In this case we had to run the tests 4 times in order to merge all good requests, the same number of test runs as running all merge requests individually.

Batch Size

Intuition told me that bigger batch sizes would perform worse, we can model the batch size by using n = batchSize instead of 100. We then need to scale the number of True and False values accordingly. We end up with a list of batchSize boolean values, some of them True and some False.

As it turns out, my intuition was wrong, batch size has no effect other than to reduce the standard deviation, i.e. if we run a bigger batch size we get a more accurate value of the number of test runs that will be required on average. This simplifies the code nicely.

Results

I used Chart to plot the results and increased the batch size to increase accuracy. I am able to produce a graph of test failure probability vs the number of test runs required on average. I added a line to the plot with a constant test runs value of the batch size, this represents the situation if we don’t batch at all.

test runs

We can see from this chart that if 24% or more merge requests fail then it is more efficient not to batch our merge requests.
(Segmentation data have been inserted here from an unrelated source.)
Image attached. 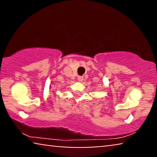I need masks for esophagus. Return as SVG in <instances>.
Listing matches in <instances>:
<instances>
[{
    "label": "esophagus",
    "instance_id": "34e87169",
    "mask_svg": "<svg viewBox=\"0 0 157 157\" xmlns=\"http://www.w3.org/2000/svg\"><path fill=\"white\" fill-rule=\"evenodd\" d=\"M78 79L79 82H82L83 79H84V77L83 76H78Z\"/></svg>",
    "mask_w": 157,
    "mask_h": 157
}]
</instances>
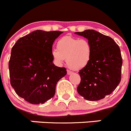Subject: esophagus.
<instances>
[{
	"label": "esophagus",
	"mask_w": 131,
	"mask_h": 131,
	"mask_svg": "<svg viewBox=\"0 0 131 131\" xmlns=\"http://www.w3.org/2000/svg\"><path fill=\"white\" fill-rule=\"evenodd\" d=\"M72 73H73L72 71H69V70H67V74H68V75H71Z\"/></svg>",
	"instance_id": "34e87169"
}]
</instances>
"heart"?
I'll use <instances>...</instances> for the list:
<instances>
[{
    "label": "heart",
    "mask_w": 131,
    "mask_h": 131,
    "mask_svg": "<svg viewBox=\"0 0 131 131\" xmlns=\"http://www.w3.org/2000/svg\"><path fill=\"white\" fill-rule=\"evenodd\" d=\"M56 48L51 51L54 62L62 66L66 59L68 67L75 71L86 68L92 57V45L86 39L65 36L59 39Z\"/></svg>",
    "instance_id": "1"
}]
</instances>
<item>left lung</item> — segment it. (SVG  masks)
Segmentation results:
<instances>
[{
  "label": "left lung",
  "instance_id": "obj_1",
  "mask_svg": "<svg viewBox=\"0 0 131 131\" xmlns=\"http://www.w3.org/2000/svg\"><path fill=\"white\" fill-rule=\"evenodd\" d=\"M75 33L87 39L92 47L89 65L79 72L81 80L77 92L85 100H101L112 93L121 81L120 48L112 38L94 30Z\"/></svg>",
  "mask_w": 131,
  "mask_h": 131
}]
</instances>
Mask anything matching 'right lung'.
<instances>
[{
    "label": "right lung",
    "instance_id": "obj_1",
    "mask_svg": "<svg viewBox=\"0 0 131 131\" xmlns=\"http://www.w3.org/2000/svg\"><path fill=\"white\" fill-rule=\"evenodd\" d=\"M63 32L36 30L20 38L12 48L9 62L10 83L16 94L33 104L53 98L66 69L53 63L52 45Z\"/></svg>",
    "mask_w": 131,
    "mask_h": 131
}]
</instances>
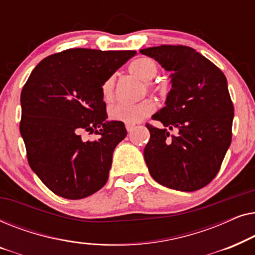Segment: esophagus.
<instances>
[{
  "mask_svg": "<svg viewBox=\"0 0 255 255\" xmlns=\"http://www.w3.org/2000/svg\"><path fill=\"white\" fill-rule=\"evenodd\" d=\"M125 127H127L128 132H132V131H133V128H134L135 125L134 124H127V125H125Z\"/></svg>",
  "mask_w": 255,
  "mask_h": 255,
  "instance_id": "obj_1",
  "label": "esophagus"
}]
</instances>
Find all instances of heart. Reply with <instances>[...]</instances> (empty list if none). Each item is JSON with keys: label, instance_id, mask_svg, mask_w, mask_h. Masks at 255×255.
Listing matches in <instances>:
<instances>
[{"label": "heart", "instance_id": "obj_1", "mask_svg": "<svg viewBox=\"0 0 255 255\" xmlns=\"http://www.w3.org/2000/svg\"><path fill=\"white\" fill-rule=\"evenodd\" d=\"M128 71L132 75L146 83V88L151 89L148 82L158 73V66L149 58H138L131 62ZM114 78H109L102 86V95L106 101H110L114 95ZM155 110V104L152 100H142L135 104H114L109 108V117L114 121L125 124H135L148 117Z\"/></svg>", "mask_w": 255, "mask_h": 255}]
</instances>
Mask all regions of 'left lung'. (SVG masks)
I'll list each match as a JSON object with an SVG mask.
<instances>
[{
  "label": "left lung",
  "mask_w": 255,
  "mask_h": 255,
  "mask_svg": "<svg viewBox=\"0 0 255 255\" xmlns=\"http://www.w3.org/2000/svg\"><path fill=\"white\" fill-rule=\"evenodd\" d=\"M170 72L165 107L152 116L163 128L146 124L144 149L156 182L180 191L207 186L217 175L232 138L233 104L225 75L194 48L161 45L140 50ZM167 128L176 129L169 135Z\"/></svg>",
  "instance_id": "1"
}]
</instances>
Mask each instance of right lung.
<instances>
[{
	"label": "right lung",
	"mask_w": 255,
	"mask_h": 255,
	"mask_svg": "<svg viewBox=\"0 0 255 255\" xmlns=\"http://www.w3.org/2000/svg\"><path fill=\"white\" fill-rule=\"evenodd\" d=\"M135 51L69 48L38 64L20 93L19 131L31 169L48 189L69 200L107 183L124 123L107 121L102 86ZM95 131L97 141L80 133Z\"/></svg>",
	"instance_id": "add662e5"
}]
</instances>
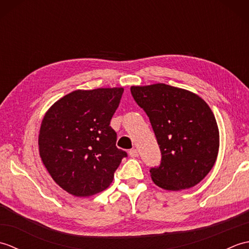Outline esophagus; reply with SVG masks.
<instances>
[{
    "instance_id": "obj_1",
    "label": "esophagus",
    "mask_w": 249,
    "mask_h": 249,
    "mask_svg": "<svg viewBox=\"0 0 249 249\" xmlns=\"http://www.w3.org/2000/svg\"><path fill=\"white\" fill-rule=\"evenodd\" d=\"M129 156L133 157V158L138 157L139 156V153H138V151H137L136 149H133V150L129 151Z\"/></svg>"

What about if our test runs are a bit flaky and they do fail occasionally when they should pass? One way to retry quite efficiently is to run tests against tests that we assume are bad because they failed when run with a test that passes by itself. We can simulate this in the following way:

1
2
3
4
5
6
7
8
9
10
let a = goodCode
b = goodCode

[a, b] -> Failed due to a flaky test

[a] -> Passed

-- we could assume that the right side will fail however we know that the original batch
-- could have failed due to a flaky test, we will therefore run it anyway
[b] -> Passed

If we make that addition to the algorithm we get the following results:

flaky test runs

We can see that now if 16% or more merge requests fail then it is more efficient not to batch our merge requests.

Conclusions

So how does all this help us? Well, if your merge requests tend to fail less than 24% of the time then you can gain some speed by batching. 24% might seem quite high, surely the code we write doesn’t fail that often? In reality it’s not that high especially if you have loads of imperfect end to end tests. Be honest, how green is your pipeline? If your tests are a bit flaky but more than 16% of merge requests still pass on average then you can use the alternative bisection algorithm and make some gains.

Of course this is just a simulation and there are other factors which affect reality. It’s also worth noting that this simulation assumes that no heuristics or intelligence is used to pick out which tests are likely to be causing the failures. Think of the scenario where you use a staging branch and carry out tests there (possibly manual) before merging to master. In this scenario it is common for developers to inspect the test results and intelligently decide which merge requests to remove, thus increasing the chances of staging passing next time without having to bisect. Experience has shown me that the ability to pick out bad merge requests tends to degrade as the team grows and as the number of merge requests in staging increases since the interactions between merge requests rapidly becomes more complex.

We can say that whether batching is worth it or not depends only on the failure rate of merge requests and the algorithm (whether intelligent or not) used to find failing tests, it doesn’t matter how long your tests take. In the case of a simple bisection algorithm we can also say that it doesn’t matter what the batch size is either.

There are other reasons why you may wish to avoid batching such as reducing the risk involved in releases by deploying smaller changes. Additionally we can say that improving code quality and code reviews can allow methods of increasing efficiency such as batching. Having multiple ‘tiers’ of testing could also make batching worth it since you could decrease the likelihood of failing merge requests in a batch as other, faster tests have already passed for those merge requests.

The most important thing I will take away from this though is that if I am in a situation where batching is being considered (or removing existing batching) then I will make sure I spend some time measuring failure rates first before spending any engineering effort on building the test pipeline.